# PROBLEM:
Copy the Syria airstrikes statement starting with "Mr Gentiloni, however, further" and going on through "prevent civilian involvement.", changing "circumscribed" to "limited" wherever it appears.

Begin DOCUMENT TEXT

On 17 April 2018, Mr Paolo Gentiloni Silveri, President of the Council of Ministers, reported before the Senate of the Republic on the developments of the situation in Syria (5th Meeting, XVII Legislature). In doing so, he also summarized the Government’s position on the airstrikes against Syria conducted by the United States, France, and the United Kingdom on 14 April 2018, presented as a response to the chemical weapons allegedly used in Douma by the Syrian army a few days before. Mr Gentiloni firstly commented upon the credibility of these allegations:
Eventually, the Joint Investigative Mechanism (which is a partnership between the Organisation for the Prohibition of Chemical Weapons and the United Nations) determined that in the last years, at least three times, the Syrian army resorted to using chlorine gas.
Moreover, it confirmed the use of nerve gas in the attack in KhanShaykhun that occurred exactly one year ago. You will recall that on that occasion there was a response by the United States. But the same body – the Joint Investigative Mechanism – determined that Daesh as well, on a couple of occasions, resorted to using chemical weapons in the Syrian context.
With respect to the decision to conduct airstrikes, Mr Gentiloni mainly reiterated the position that had already been taken by Italy in the case of the response by the United States to the Khan Shaykhun chemical attack. He said:
This is the background against which the Government, a few hours after the events of the 14 April, assessed the response that had been decided by the United States, France, and the United Kingdom – the two European States most militarily involved in Syria. The Government considered it as a motivated response. Since in these circumstances even words matter, I want to underline that this adjective is the same one that the Government used exactly one year ago to describe the response to the use of chemical weapons in Khan Shaykhun.
Mr Gentiloni, however, further qualified the military action:
A motivated and, I would add, targeted and circumscribed response. The response is targeted and circumscribed because, at least for now, there are no indications that there were civilian casualties or significant collateral damage during this military operation, which, as you know, was targeted and circumscribed to three chemical weapons facilities. The fact that no incidents occurred with the Russian or the Iranian army demonstrates for sure that there was a coordination between the forces which conducted the airstrikes and the other forces on the battlefield, so as to avoid clashes between them and prevent civilian involvement.

End DOCUMENT TEXT
Begin GIVEN ENTRIES

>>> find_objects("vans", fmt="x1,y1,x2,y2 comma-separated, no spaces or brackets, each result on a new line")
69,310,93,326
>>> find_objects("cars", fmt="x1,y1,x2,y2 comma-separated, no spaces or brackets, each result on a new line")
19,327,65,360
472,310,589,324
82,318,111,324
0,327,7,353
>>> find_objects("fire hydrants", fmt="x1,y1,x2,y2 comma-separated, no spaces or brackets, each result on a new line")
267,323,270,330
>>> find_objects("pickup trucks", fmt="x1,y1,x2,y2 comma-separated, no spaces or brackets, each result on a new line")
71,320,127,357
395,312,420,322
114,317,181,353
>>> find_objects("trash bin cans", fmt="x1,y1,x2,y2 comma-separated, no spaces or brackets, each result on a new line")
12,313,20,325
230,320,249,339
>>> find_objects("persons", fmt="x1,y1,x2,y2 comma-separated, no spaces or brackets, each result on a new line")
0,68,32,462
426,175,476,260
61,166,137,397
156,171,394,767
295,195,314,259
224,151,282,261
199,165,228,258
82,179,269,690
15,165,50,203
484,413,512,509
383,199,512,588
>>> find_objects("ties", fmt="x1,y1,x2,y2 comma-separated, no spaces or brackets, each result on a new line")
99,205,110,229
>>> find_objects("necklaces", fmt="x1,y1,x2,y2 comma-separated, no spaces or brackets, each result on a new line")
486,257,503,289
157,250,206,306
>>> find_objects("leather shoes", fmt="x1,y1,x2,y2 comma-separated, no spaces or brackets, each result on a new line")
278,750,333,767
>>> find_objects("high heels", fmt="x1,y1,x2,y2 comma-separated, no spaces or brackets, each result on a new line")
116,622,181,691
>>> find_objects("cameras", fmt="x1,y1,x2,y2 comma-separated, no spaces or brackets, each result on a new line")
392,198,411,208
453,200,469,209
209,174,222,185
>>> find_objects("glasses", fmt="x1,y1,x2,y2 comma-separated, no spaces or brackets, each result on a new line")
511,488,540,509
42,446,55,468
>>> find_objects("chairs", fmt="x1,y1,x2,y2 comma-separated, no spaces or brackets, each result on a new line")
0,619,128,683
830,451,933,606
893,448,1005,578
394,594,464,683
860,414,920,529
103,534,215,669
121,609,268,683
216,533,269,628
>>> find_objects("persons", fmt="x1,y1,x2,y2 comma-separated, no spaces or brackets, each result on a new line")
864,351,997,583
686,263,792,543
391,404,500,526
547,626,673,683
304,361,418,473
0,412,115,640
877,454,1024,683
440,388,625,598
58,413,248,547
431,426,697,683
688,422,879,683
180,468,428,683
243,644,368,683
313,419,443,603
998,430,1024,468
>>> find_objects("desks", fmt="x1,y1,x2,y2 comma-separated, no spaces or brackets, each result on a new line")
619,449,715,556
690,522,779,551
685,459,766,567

End GIVEN ENTRIES

# TASK OUTPUT:
Mr Gentiloni, however, further qualified the military action:
A motivated and, I would add, targeted and limited response. The response is targeted and limited because, at least for now, there are no indications that there were civilian casualties or significant collateral damage during this military operation, which, as you know, was targeted and limited to three chemical weapons facilities. The fact that no incidents occurred with the Russian or the Iranian army demonstrates for sure that there was a coordination between the forces which conducted the airstrikes and the other forces on the battlefield, so as to avoid clashes between them and prevent civilian involvement.